#### [Action item]
In the blog post about retiring Windows XP, why does the writer advise taking a computer that can't run Windows 7 offline before April 8? Answer in one to three sentences.

#### [Text for analysis]
Thursday, January 23, 2014

It's time to bury Windows XP

Update 1/24/2014 - Techsoup's Microsoft discount program is only available for public access computers. This is from their page on eligibility requirements:

Microsoft - Restrictions for the Software Donation Program for Nonprofits and Public Libraries
"Public libraries may request Microsoft software donations through this program only for use on public access computers or on computers that are used to directly manage either the public access computers or the library's public access program."
Microsoft has decided that it's no longer going to support Windows XP after April 8, 2014. This is from the Microsoft website:

Support is ending soonOn April 8, 2014, support and updates for Windows XP will no longer be available. Don't let your PC go unprotected.

If you follow the link to that web page, you'll get information from Microsoft on how to check and see which operating system your computer is running. It will also tell you what the end of support means. Your computer(s) will continue to run but they'll be increasingly vulnerable to viruses and other attacks particularly via the Internet. Some security experts fear that hackers are now saving up their attacks and will unleash them after April 8. It could get ugly out there in a hurry.

Microsoft also provides a link to Windows Upgrade Assistant. That will tell you whether or not your computer, software applications, printer, etc. are compatible with Windows 8.

I'm thinking that might not be the best solution for older machines. I'd suggest seeing if your computer is compatible with Windows 7 instead:

Windows 7 Upgrade Advisor - Find out if your PC can run Windows 7

If your computer won't run Windows 7, I'd suggest taking it offline before April 8. It might still have some usefulness for you running Office apps or other software that isn't dependent on the Internet. But you don't want to keep it as an Internet connected device.

Another option for older hardware is to consider running Linux on it instead of Windows. This doesn't require as much tech savvy as it did in the past but you'll need someone who's not afraid of a little command line coding.

If your computer will run Windows 7, is a great place to look for discounts on Microsoft and other commercial software. Here's their Microsoft Product page:

Microsoft Product Catalog

Under browse products, you'll find a dropdown box with a number of software options, you'll probably want to look at Microsoft Windows PC Operating System Upgrades for Windows 8.1 and Windows 7 options. Their admin fee is only $12. It's well worth the cost and the hassle of upgrading to avoid problems with your library's network.

Techsoup also has some useful information on how to upgrade your computer:

Windows XP Upgrade Tips – Will Your Existing Software and Hardware Work?

Microsoft is also ending support for Office 2003 in April. So, you'll want to look at upgrading that as well. Techsoup can help with discounts on Microsoft Office. In addition, there are open source alternatives. PCWorld looks at 5 of them in this article:

5 free open source alternatives to Microsoft Office

Would love to hear what your experience is with various open source options. Which would you recommend and would you be willing to advise and support library colleagues? You can comment and if we get enough response, I'll post in a separate blog post.

#### [Information provided]
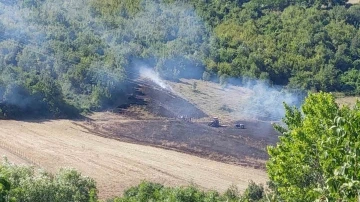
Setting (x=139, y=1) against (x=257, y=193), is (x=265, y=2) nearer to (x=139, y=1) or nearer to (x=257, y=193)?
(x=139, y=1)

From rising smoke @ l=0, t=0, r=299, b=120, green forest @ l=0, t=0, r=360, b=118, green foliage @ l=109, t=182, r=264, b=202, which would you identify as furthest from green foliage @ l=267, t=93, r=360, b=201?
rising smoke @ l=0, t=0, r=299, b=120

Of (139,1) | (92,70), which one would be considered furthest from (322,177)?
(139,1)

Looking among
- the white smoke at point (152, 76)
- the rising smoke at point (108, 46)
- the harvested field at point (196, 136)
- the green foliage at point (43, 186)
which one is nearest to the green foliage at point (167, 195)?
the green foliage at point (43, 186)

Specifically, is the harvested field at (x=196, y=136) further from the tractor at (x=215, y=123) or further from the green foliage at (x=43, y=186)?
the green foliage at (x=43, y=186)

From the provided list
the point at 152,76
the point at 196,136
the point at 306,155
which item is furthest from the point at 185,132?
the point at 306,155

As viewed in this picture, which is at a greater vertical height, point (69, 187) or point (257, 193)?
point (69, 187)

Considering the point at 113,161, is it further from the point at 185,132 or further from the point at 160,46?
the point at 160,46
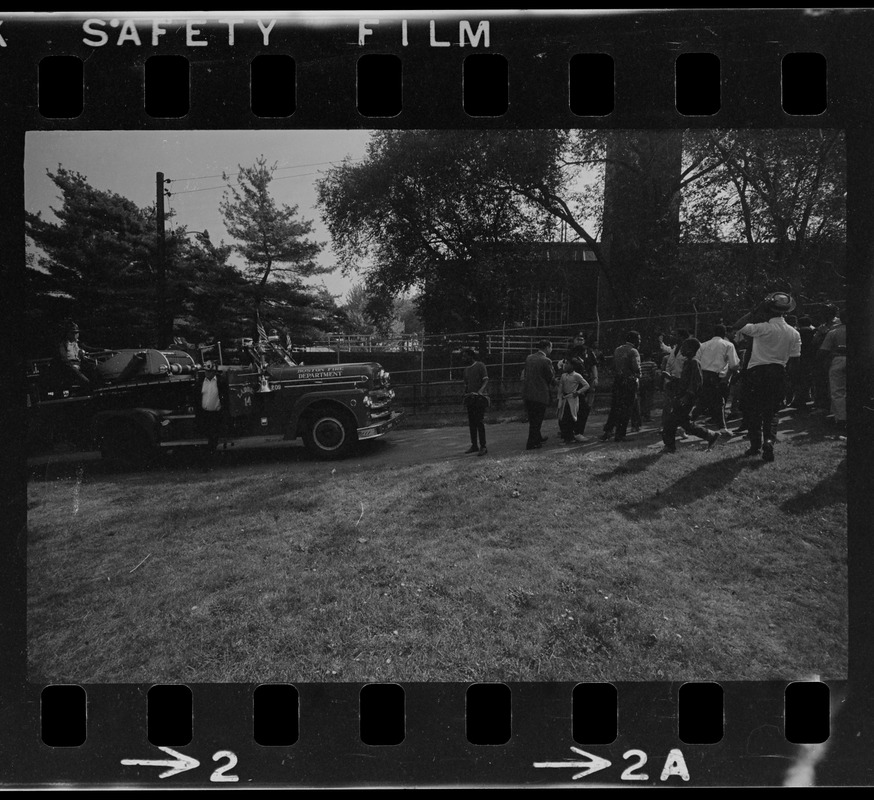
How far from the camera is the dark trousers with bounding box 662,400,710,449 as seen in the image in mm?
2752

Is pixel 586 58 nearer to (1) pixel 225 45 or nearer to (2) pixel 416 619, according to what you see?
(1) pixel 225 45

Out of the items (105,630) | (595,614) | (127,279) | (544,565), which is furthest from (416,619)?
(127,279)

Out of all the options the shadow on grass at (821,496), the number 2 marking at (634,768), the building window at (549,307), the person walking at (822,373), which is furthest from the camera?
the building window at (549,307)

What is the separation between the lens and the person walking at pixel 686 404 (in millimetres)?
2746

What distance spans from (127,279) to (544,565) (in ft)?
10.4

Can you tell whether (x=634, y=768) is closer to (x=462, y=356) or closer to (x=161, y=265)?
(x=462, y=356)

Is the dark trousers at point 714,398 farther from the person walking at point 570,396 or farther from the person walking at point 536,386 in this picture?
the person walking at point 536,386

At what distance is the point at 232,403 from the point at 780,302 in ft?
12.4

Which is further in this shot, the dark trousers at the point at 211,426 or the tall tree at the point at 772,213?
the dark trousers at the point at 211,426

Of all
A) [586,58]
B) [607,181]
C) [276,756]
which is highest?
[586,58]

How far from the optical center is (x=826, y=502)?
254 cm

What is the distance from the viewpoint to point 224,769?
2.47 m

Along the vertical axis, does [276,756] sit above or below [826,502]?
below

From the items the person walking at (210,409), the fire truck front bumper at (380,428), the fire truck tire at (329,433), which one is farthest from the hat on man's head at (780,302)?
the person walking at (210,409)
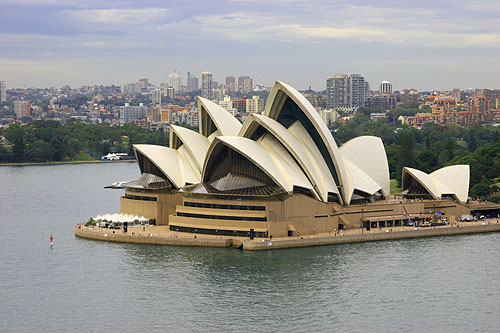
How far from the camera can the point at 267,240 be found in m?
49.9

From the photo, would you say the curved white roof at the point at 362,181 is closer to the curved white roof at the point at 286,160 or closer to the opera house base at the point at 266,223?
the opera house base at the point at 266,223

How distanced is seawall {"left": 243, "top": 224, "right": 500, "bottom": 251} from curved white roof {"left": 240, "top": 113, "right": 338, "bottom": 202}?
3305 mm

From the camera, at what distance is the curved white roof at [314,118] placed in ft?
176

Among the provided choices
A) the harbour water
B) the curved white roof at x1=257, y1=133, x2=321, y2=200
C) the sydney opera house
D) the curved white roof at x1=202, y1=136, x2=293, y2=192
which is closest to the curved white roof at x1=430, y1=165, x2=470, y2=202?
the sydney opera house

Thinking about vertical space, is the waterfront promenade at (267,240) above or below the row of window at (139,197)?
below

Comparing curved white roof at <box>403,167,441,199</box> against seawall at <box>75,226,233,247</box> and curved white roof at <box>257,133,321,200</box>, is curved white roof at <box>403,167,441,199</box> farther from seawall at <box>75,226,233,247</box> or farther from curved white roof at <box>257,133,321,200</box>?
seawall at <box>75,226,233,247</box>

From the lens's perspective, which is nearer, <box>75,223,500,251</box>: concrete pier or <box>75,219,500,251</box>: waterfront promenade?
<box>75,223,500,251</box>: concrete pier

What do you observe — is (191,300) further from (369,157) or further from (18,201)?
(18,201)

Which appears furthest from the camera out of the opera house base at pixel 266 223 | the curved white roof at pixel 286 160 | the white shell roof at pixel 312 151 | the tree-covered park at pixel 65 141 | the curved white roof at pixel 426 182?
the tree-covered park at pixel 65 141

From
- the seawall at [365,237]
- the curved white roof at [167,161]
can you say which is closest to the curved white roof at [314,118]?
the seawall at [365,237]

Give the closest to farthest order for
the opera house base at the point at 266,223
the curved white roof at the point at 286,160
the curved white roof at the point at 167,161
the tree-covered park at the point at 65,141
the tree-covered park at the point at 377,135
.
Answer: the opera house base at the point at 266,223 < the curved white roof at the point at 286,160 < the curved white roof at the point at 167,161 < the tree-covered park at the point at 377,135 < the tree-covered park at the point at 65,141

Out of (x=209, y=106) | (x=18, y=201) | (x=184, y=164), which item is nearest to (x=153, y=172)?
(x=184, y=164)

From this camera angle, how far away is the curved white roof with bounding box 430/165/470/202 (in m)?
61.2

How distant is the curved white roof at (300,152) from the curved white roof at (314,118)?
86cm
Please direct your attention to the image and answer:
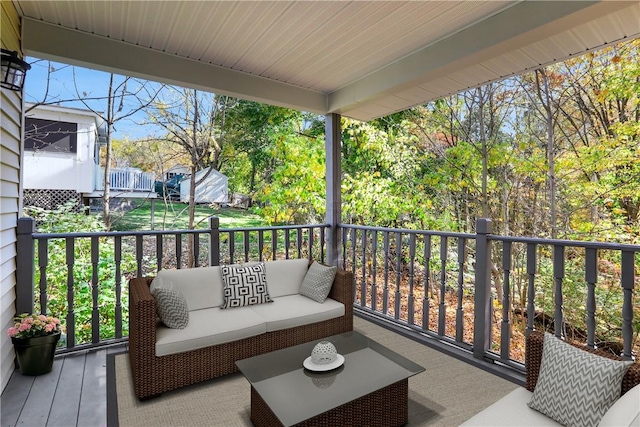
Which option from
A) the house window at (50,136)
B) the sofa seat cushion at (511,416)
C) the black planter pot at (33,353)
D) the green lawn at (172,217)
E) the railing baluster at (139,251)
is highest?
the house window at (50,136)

#### [Solution for this problem]
Microsoft will stop providing support and updates for Windows XP on April 8, 2014. After that date, XP computers will keep running but will become increasingly vulnerable to viruses and other attacks, particularly via the Internet. Some security experts also fear that hackers are saving up attacks to unleash after that date.